The dbGetQuery() function in RSQLite allows you to execute SQL queries and return the results as a data frame.

# Select all rows from the "count_df" table
result <- dbGetQuery(conn, "SELECT * FROM count_df")

# Delete a table 
dbRemoveTable(conn, "count_df")

# Close the connection after you stored all tables
dbDisconnect(conn)

These functions are sufficient for users without prior knowledge in the RSQLite package. Further tutorials can be found at https://www.datacamp.com/tutorial/sqlite-in-r

2.4.2 Processing multiple files

If your experimental data contains multiple files, it can become labor intensive to write tables one by one. To reduce the burden, you can read files by folders.

Read all count tables in ./data/CountTables folder into .db object, using their file names as table names.

# all file names 
Counts <- str_sort(list.files(path = "./data/CountTables", pattern = "*.csv")) # names of the count tables

# name each file as their file name without ".csv" suffix 
names = as.vector(substr(Counts, 0, nchar(Counts) - 4))

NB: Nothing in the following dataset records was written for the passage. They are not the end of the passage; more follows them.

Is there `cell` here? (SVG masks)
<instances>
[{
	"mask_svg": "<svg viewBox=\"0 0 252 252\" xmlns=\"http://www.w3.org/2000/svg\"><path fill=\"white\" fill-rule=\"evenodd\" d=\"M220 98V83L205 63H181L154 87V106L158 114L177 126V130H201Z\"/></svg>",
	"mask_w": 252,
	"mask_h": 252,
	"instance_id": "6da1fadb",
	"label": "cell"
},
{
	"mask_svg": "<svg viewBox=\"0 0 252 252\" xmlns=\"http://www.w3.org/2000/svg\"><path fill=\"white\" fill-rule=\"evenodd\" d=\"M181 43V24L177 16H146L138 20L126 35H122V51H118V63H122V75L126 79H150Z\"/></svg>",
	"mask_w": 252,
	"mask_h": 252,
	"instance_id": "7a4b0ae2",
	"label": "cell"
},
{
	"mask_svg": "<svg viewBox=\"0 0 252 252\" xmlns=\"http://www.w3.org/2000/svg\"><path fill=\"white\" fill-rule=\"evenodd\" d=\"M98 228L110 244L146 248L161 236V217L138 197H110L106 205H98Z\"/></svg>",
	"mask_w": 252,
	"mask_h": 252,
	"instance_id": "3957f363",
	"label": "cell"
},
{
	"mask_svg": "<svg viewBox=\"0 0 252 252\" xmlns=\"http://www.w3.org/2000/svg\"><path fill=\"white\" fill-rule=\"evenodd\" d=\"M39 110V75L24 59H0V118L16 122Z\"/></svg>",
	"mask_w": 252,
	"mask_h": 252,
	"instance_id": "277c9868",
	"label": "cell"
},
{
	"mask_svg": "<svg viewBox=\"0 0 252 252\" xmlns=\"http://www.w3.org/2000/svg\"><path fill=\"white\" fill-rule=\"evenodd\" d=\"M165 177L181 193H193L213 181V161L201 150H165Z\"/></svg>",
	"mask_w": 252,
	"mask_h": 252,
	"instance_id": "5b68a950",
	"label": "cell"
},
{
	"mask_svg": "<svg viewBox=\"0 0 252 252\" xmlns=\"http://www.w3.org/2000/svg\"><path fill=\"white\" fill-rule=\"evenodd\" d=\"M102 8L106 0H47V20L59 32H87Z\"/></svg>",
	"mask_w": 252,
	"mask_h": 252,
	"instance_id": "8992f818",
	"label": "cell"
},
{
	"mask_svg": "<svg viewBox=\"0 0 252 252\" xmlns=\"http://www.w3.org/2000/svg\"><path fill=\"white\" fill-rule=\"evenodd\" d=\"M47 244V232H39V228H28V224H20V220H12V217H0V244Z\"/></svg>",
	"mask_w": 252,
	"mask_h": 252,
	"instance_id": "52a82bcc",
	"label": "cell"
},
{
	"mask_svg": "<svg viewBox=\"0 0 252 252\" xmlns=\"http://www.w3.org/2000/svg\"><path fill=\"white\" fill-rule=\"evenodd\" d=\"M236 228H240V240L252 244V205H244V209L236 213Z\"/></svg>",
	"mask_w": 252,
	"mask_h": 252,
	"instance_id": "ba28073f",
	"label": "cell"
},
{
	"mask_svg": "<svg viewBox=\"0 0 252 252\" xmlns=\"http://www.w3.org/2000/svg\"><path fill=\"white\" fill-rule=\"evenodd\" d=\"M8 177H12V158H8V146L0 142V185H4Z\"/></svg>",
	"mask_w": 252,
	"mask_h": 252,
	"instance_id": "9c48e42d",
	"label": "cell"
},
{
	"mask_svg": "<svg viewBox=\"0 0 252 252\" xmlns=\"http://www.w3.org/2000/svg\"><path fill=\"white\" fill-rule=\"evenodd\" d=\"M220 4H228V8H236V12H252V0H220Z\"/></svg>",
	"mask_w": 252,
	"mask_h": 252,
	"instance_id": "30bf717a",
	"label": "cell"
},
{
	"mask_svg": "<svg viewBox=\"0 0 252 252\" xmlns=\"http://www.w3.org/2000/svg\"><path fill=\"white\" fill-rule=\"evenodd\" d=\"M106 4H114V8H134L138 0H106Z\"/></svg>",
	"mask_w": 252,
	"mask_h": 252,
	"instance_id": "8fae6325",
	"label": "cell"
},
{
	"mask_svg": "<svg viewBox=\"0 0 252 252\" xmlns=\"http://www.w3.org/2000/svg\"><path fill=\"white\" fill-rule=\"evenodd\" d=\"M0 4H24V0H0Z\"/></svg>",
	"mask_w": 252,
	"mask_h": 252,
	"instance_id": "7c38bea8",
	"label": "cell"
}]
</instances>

# read files into database, using their file names as table names 
for (i in 1:length(names)){
  name  = names[i]
  value = read.csv(paste0("./data/CountTables/", Counts[i]), header = TRUE)
  dbWriteTable(conn, name, value, row.names = TRUE)
}

Read ColDatas files in ./data/ColDatas directory into tables.
NOTE you must set and read in the row names of colData

CDs <- str_sort(list.files(path = "./data/ColDatas", pattern = "*.csv")) # names of colDatas 

names <- substr(CDs, 0, nchar(CDs) - 4)# assign name 

# read in colData
for (i in 1:length(names)) {
  name  = names[i]
  value = read.csv(paste0("./data/ColDatas/", CDs[i]), header = TRUE, row.names = 1)
  dbWriteTable(conn, name, value, row.names = TRUE, overwrite = TRUE)
}

Reading in differential expression files in ./data/DegData/ directory: You can store them into different sub-directories based on species, as illustrated here. A combined deg_df for each species is generated and stored, which makes meta-analysis and cross-species comparison easier.

In addition, since some experiments contain more than one differential expression analysis file, they are combined into one for each experiment, as illustrated below. To do this, you will need to store multiples into a folder for each study. A schematic illustration is shown below:

# table names for files 
## assign names here
deg_df_names = c("subtype_deg_df", "mouse_deg_df", "rat_deg_df", "ipsc_deg_df", "db_deg_df", "cts_deg_df")

# you need to specify the names of the dataset (experiments) and store them in the list below
## assign names here
Dataset = c("mouse/Subtype DRG (Barry)/", "mouse/Mouse DRG Bulk/", "rat/Rat DRG Bulk/",
            "human/Human iPSC HSN1/", "human/Human skin Diabetes/", "human/Human skin Carpal Tunnel (CTS)/")

## just run this
human_deg_df = data.frame()
mouse_deg_df = data.frame()
rat_deg_df   = data.frame()

# for each experiment
for (j in 1:length(Dataset)) {
  
  # name of experiment
  name = Dataset[j] 
  
  # species  
  species = unlist(strsplit(name, split = "/"))[[1]]
  
  # DEs are a list of datasets in this experiment 
  DEs = str_sort(list.files(path = paste("./data/DegData/", name, sep=""), pattern = "*.csv"))
  DE_names <- substr(DEs, 0, nchar(DEs) - 4)# assign name to each population
  deg_list = list()
  
  # read in those datasets into one dataframes for each experiment
  for (i in 1:length(DE_names)) {
    df_name = DE_names[i]
    value   = read.csv(paste("./data/DegData/", name, DEs[i], sep=""), header = TRUE, row.names = 1)
    deg_list = append(deg_list, list(value))
  }
  
  dataset_combine_deg = generate_degdf(deg_list, DE_names, unlist(strsplit(name, split = "/"))[[2]])
  dbWriteTable(conn, deg_df_names[j], dataset_combine_deg)
  
  # add to species-specific lists of data frames 
  if (species == "human"){
    human_deg_df = rbind(human_deg_df, dataset_combine_deg)
  }
  if (species == "mouse"){
    mouse_deg_df = rbind(mouse_deg_df, dataset_combine_deg)
  }
  if (species == "rat"){
    rat_deg_df = rbind(rat_deg_df, dataset_combine_deg)
  }
  
}

# write species deg_df into table
dbWriteTable(conn, "mouse_all_deg_df", mouse_deg_df)
dbWriteTable(conn, "human_deg_df", human_deg_df)
dbWriteTable(conn, "rat_deg_df", rat_deg_df)

Now, the .db object should contain all data required to run your app.